- [Work task] Where a line contains "school text book", begin there and restate word for word every line to the end of the entries below, pictures excluded.

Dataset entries

=-=-=-=-=

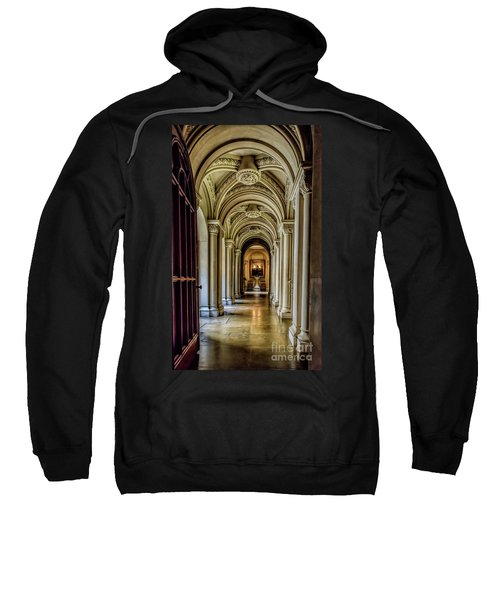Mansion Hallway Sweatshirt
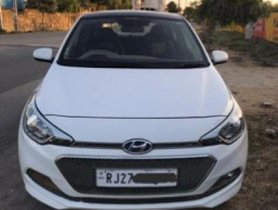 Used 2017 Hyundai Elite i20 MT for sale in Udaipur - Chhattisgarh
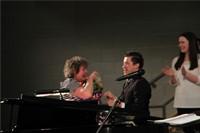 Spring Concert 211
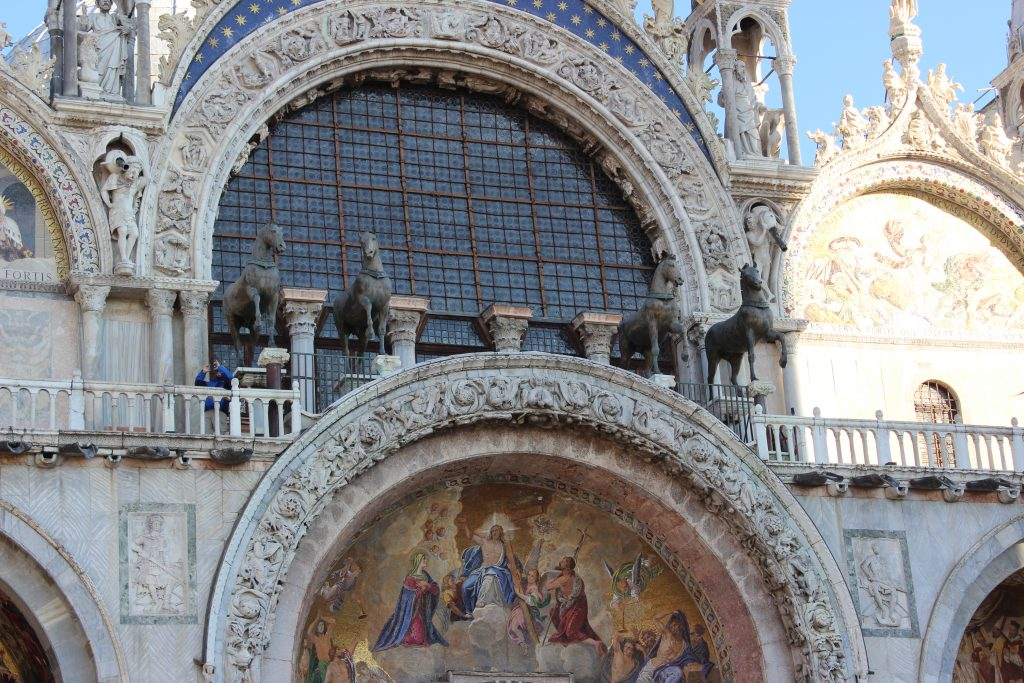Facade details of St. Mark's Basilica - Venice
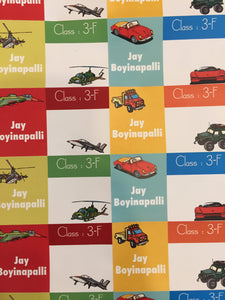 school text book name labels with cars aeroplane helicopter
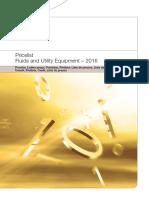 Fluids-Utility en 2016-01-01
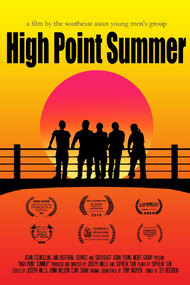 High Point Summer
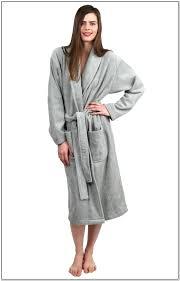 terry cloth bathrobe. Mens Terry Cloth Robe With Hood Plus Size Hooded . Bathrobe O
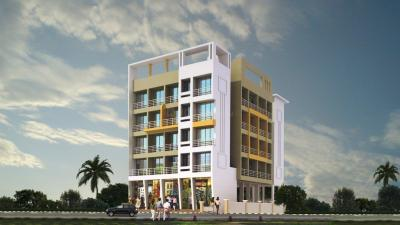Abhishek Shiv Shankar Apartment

=-=-=-=-=

- [Response to this exercise]
 school text book name labels with cars aeroplane helicopter
 Fluids-Utility en 2016-01-01
 High Point Summer
 terry cloth bathrobe. Mens Terry Cloth Robe With Hood Plus Size Hooded . Bathrobe O
Abhishek Shiv Shankar Apartment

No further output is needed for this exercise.